Imaginez mon incompréhension quand près d’un an plus tard, invitant tous les amis à un barbecue festif (et respectant les mesures sanitaires en vigueur), je n’ai pas reçu de réponse de sa part. Il y avait si longtemps que je n’avais pas eu de ses nouvelles! Je lui avais écrit à sa fête pour le féliciter pour son nouveau projet musical. Texto pour lequel j’avais obtenu une réponse positive, émoji de sourire à l’appui, mais sans plus. Était-il déçu que je n’aie pas pris plus souvent de ses nouvelles? En même temps, la pandémie faisait en sorte que j’avais été discrète avec pas mal tout le monde...

«Ici, il aurait pu y avoir des vérificateurs de perception, explique la psychologue Josée Jacques. Ça se fait en trois étapes très simples: on décrit les faits (je t’ai envoyé un message et je n’ai pas eu de réponse), on propose deux interprétations (es-tu encore fâché ou n’as-tu pas vu mon message parce que tu es trop occupé?) et l’on vérifie ce qui en est. Le fait de vérifier évite qu’on reste avec de fausses interprétations.»

Peu de temps après le lancement des invitations, une amie est allée souper avec l’amoureuse de cet ami devenu muet. Et c’est comme ça que j’ai appris que notre chicanette, qui dans ma tête était une affaire classée, ne l’était finalement pas. Que cet ami m’avait rayée de sa vie. Mon premier réflexe, même si j’étais en colère, a été de vouloir régler ça. Mais je me suis ravisée. Qu’y avait-il à régler? Tout n’avait-il pas déjà été dit? Que s’était-il passé durant cette année où nous nous étions à peine parlé pour que les choses s’enveniment ainsi?

«La question, c’est toujours: À qui appartient le problème? Si le problème ne m’appartient pas, je n’ai pas à le régler. Cela dit, une grande ambiguïté peut causer de la rumination. Si l’on tient à la relation, on vérifie sans jugement: “Je remarque que tu es froid. Est-ce parce que tu es fâché ou bien parce que tu as envie de prendre tes distances?” C ’est l’idéal, mais des fois, on ne tient pas tant que ça à la relation. Et si l’autre non plus ne semble pas y tenir ou ne la valorise pas, ça se peut qu’elle meure d’elle-même.
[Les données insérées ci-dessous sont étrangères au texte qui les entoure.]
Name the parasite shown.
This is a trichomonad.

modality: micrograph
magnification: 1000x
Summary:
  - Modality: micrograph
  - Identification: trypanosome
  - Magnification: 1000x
On ne sait pas... Peut-être y aura-t-il des retrouvailles un jour», indique la psychologue.

J’ai compris entre les lignes que cet épisode était peut-être le prétexte que cet ami attendait pour me donner mon 4 %. Et j’ai compris que mon inaction ou mon absence de volonté à tenter de le convaincre du contraire était aussi un signe que notre amitié était arrivée au bout de sa vie.